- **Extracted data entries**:
──────────────────────────────
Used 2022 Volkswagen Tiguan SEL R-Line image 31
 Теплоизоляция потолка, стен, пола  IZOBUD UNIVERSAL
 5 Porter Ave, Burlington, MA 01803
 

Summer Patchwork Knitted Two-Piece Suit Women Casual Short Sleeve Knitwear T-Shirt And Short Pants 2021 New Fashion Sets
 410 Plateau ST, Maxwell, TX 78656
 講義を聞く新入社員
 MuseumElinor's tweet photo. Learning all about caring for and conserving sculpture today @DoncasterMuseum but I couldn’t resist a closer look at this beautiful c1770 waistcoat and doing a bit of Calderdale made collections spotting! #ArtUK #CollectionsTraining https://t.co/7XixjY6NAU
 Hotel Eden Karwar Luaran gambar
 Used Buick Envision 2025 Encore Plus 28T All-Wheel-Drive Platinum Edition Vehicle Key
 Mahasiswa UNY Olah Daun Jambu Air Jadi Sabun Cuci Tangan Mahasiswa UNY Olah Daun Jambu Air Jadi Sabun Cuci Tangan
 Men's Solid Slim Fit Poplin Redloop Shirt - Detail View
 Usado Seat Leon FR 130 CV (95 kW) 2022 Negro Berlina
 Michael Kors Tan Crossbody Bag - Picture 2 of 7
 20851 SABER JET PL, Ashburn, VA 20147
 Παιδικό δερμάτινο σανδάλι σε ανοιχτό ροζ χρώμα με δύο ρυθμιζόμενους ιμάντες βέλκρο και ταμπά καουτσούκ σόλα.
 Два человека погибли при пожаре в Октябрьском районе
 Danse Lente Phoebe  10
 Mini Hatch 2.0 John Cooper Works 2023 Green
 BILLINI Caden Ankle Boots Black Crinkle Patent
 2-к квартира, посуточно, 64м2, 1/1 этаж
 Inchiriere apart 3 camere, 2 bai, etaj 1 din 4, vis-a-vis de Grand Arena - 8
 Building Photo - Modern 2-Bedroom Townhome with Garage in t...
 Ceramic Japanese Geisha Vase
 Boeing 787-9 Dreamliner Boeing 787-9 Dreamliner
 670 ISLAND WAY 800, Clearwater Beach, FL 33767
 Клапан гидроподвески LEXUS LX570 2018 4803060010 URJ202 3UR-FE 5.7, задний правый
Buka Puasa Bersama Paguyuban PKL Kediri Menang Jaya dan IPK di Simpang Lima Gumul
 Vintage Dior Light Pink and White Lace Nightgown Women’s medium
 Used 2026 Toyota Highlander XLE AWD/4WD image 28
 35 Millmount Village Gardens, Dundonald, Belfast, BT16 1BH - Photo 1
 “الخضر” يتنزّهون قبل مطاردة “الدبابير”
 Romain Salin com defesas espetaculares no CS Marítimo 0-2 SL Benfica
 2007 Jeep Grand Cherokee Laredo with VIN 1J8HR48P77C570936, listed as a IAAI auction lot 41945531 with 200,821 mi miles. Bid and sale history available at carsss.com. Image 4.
──────────────────────────────
- **DIRECTIVE**:
In the stretch from the line containing "Summer Patchwork Knitted" through the end of the records, substitute "Pre-owned" for "Used" and reproduce only those lines, with everything else unchanged.

- **RESULT BELOW**:
Summer Patchwork Knitted Two-Piece Suit Women Casual Short Sleeve Knitwear T-Shirt And Short Pants 2021 New Fashion Sets
 410 Plateau ST, Maxwell, TX 78656
 講義を聞く新入社員
 MuseumElinor's tweet photo. Learning all about caring for and conserving sculpture today @DoncasterMuseum but I couldn’t resist a closer look at this beautiful c1770 waistcoat and doing a bit of Calderdale made collections spotting! #ArtUK #CollectionsTraining https://t.co/7XixjY6NAU
 Hotel Eden Karwar Luaran gambar
 Pre-owned Buick Envision 2025 Encore Plus 28T All-Wheel-Drive Platinum Edition Vehicle Key
 Mahasiswa UNY Olah Daun Jambu Air Jadi Sabun Cuci Tangan Mahasiswa UNY Olah Daun Jambu Air Jadi Sabun Cuci Tangan
 Men's Solid Slim Fit Poplin Redloop Shirt - Detail View
 Usado Seat Leon FR 130 CV (95 kW) 2022 Negro Berlina
 Michael Kors Tan Crossbody Bag - Picture 2 of 7
 20851 SABER JET PL, Ashburn, VA 20147
 Παιδικό δερμάτινο σανδάλι σε ανοιχτό ροζ χρώμα με δύο ρυθμιζόμενους ιμάντες βέλκρο και ταμπά καουτσούκ σόλα.
 Два человека погибли при пожаре в Октябрьском районе
 Danse Lente Phoebe  10
 Mini Hatch 2.0 John Cooper Works 2023 Green
 BILLINI Caden Ankle Boots Black Crinkle Patent
 2-к квартира, посуточно, 64м2, 1/1 этаж
 Inchiriere apart 3 camere, 2 bai, etaj 1 din 4, vis-a-vis de Grand Arena - 8
 Building Photo - Modern 2-Bedroom Townhome with Garage in t...
 Ceramic Japanese Geisha Vase
 Boeing 787-9 Dreamliner Boeing 787-9 Dreamliner
 670 ISLAND WAY 800, Clearwater Beach, FL 33767
 Клапан гидроподвески LEXUS LX570 2018 4803060010 URJ202 3UR-FE 5.7, задний правый
Buka Puasa Bersama Paguyuban PKL Kediri Menang Jaya dan IPK di Simpang Lima Gumul
 Vintage Dior Light Pink and White Lace Nightgown Women’s medium
 Pre-owned 2026 Toyota Highlander XLE AWD/4WD image 28
 35 Millmount Village Gardens, Dundonald, Belfast, BT16 1BH - Photo 1
 “الخضر” يتنزّهون قبل مطاردة “الدبابير”
 Romain Salin com defesas espetaculares no CS Marítimo 0-2 SL Benfica
 2007 Jeep Grand Cherokee Laredo with VIN 1J8HR48P77C570936, listed as a IAAI auction lot 41945531 with 200,821 mi miles. Bid and sale history available at carsss.com. Image 4.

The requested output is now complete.